Reproduction and physiology
PROBASS addressed the problem of very high percentage of males obtained in European sea bass (Dicentrarchus labrax) aquaculture. Males mature reproductively earlier, have slower growth rates due partly to usage of energy for testicular growth, and have 20-40% less body weight at harvest time. The objectives of PROBASS were to gain knowledge on the hormonal, biochemical and molecular regulation of sex differentiation in sea bass, and develop a methodology by which sex ratios can be manipulated to produce more females. Environmental factors influence sex differentiation and sex ratios in many fish, including the sea bass, therefore PROBASS will evaluate the effects of temperature and rearing density on the hormonal, biochemical and molecular parameters regulating sex differentiation, and develop an environmental feminization protocol for the industry. Use of female-dominant populations will increase production efficient and competitiveness of the industry, since females fish grow earlier and produce more muscle mass.

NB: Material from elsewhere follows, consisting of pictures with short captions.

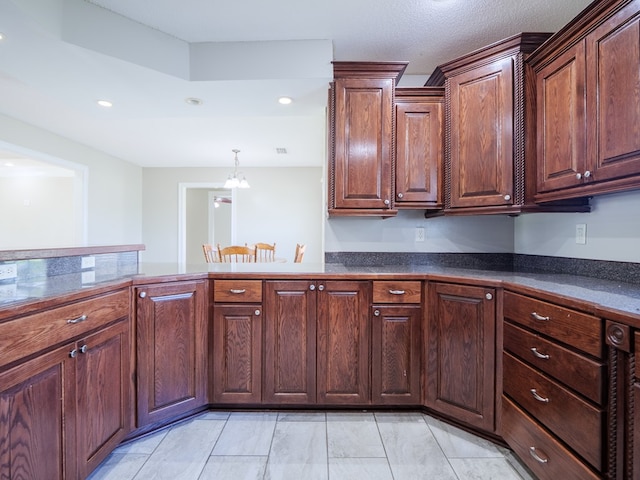 22 Ard Rd, Ray City, GA 31645 - photo 12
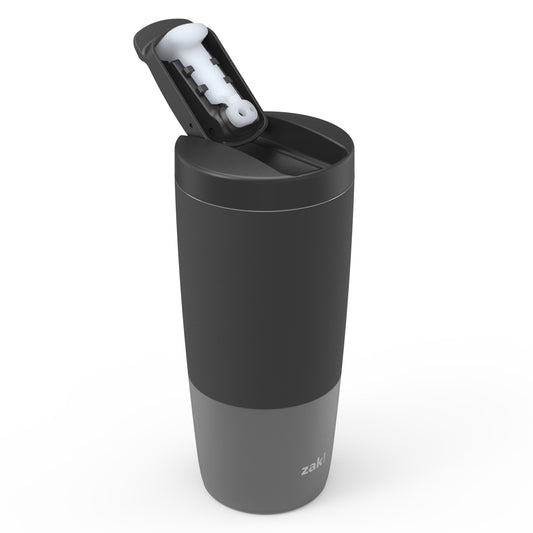 Sutton 2-in-1 Tumbler, 30 oz. -DS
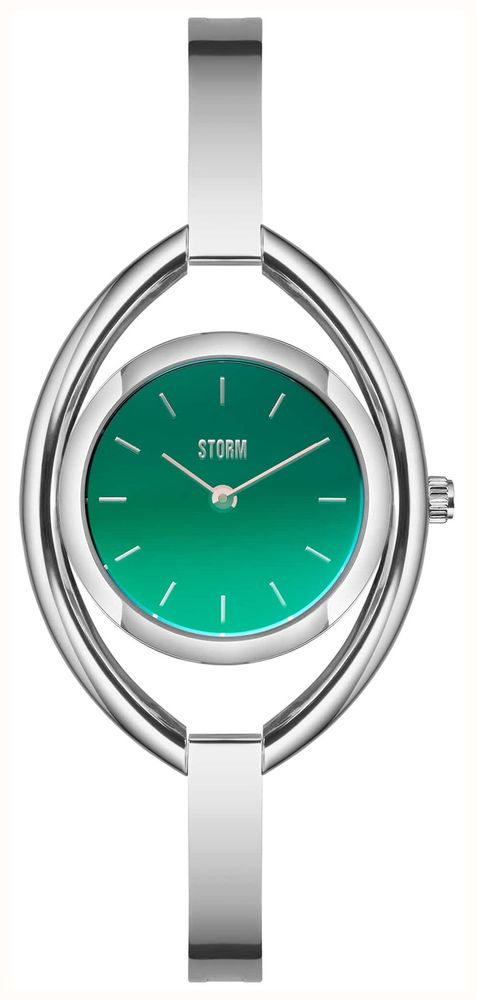 STORM 47563/GN
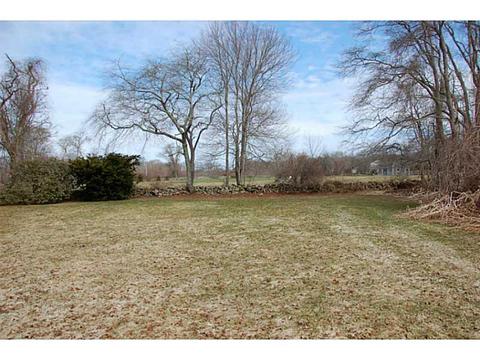 54 Burchard Ave, Little Compton, RI 02837 photo 13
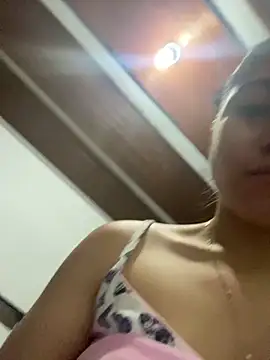 LorenaAmerica online show from December 2024 11:43:01 AM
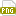 clean-logo-coriolis-the-great-dark-png-v0-qissx4s4leyf1.png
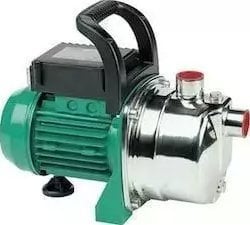 Marina PUMP CAM 80/PA-HL (MARINA)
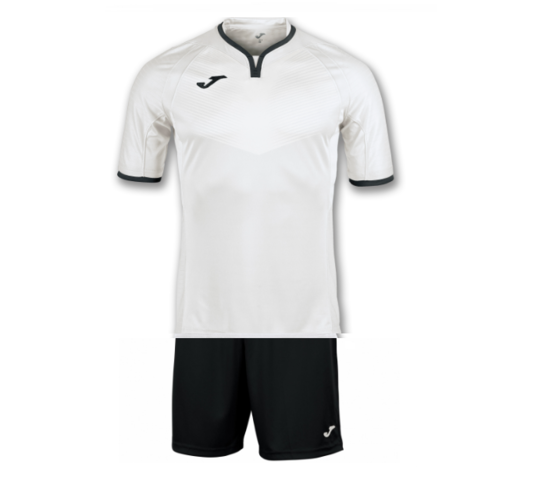 Купить Игровая форма Joma MUNDIAL - 101104.201+100053.100 - оригинал, гарантия Купить Игровая форма Joma MUNDIAL - 101104.201+100053.100 - оригинал, гарантия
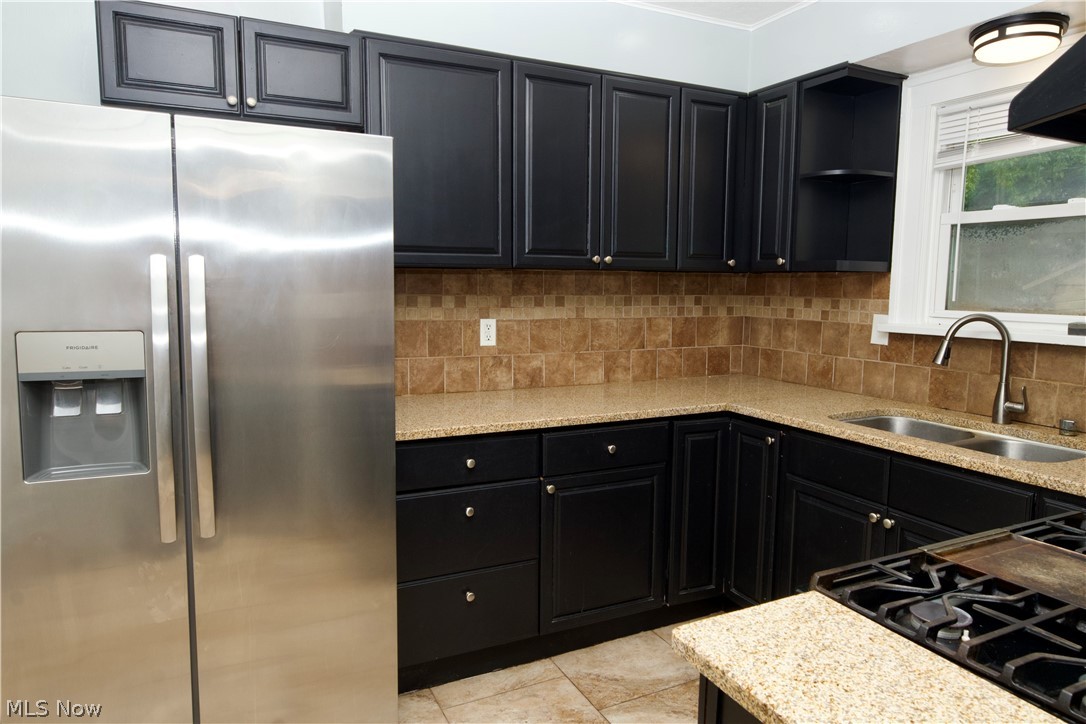 3533 W 120th Street Cleveland OH 44111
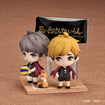 Qset+ Atsumu Miya & Osamu Miya (Haikyu!!) Qset+ Atsumu Miya & Osamu Miya (Haikyu!!)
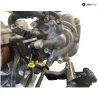 Moteur HONDA PCX 125 2014-2016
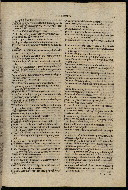92.498, Part 1, folio 99r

The first part of PROBASS was the development of the required methodologies to study the process of sex differentiation. These methodologies include expression of sex differentiation genes (SOX, SF 1 and DAX-1); expression and tissue levels of GnRHs, GtHs, GH and IGF I and II; steroidogenic enzyme gene expression (P450c17, P450arom and P450c11b); tissue levels of sex steroids (T, 11-KT and E2); and androgen and estrogen receptor expression and binding. The second part included the production of male- and female-dominant stocks by selective grading. From these stocks, morphometric data and tissue samples were collected for an ontogenic analysis of the brain-pituitary-gonad axis during sex differentiation, in order to identify sexually dimorphic profiles among the above studied parameters. The third part examined the effects of manipulations of rearing temperature and stocking density during early development on sex differentiation and resulting sex ratios, with the objective of identifying a temperature/density regime, which produces female-dominant stocks. Samples were again collected to evaluate the influence of temperature/density on sex differentiation at the level of the brain, pituitary and gonad. The fourth part was a trial carried out in grow-out facilities, to determine if fry reared under the developed temperature/density manipulation regime produce female-dominant stocks in industrial production facilities. PROBASS aimed at clarifying essential biological functions in European sea bass, which can benefit aquaculture production. It has resulted in the development of a new system of production using temperature manipulations to produce more females. Since females grow more than males, culture of female-dominant stocks has improvew aquatic production and increased competitiveness of the aquaculture industry. This new environmental method has eliminated the use of steroid hormones to control sex ratios, thus reducing the impact of aquaculture on the environment.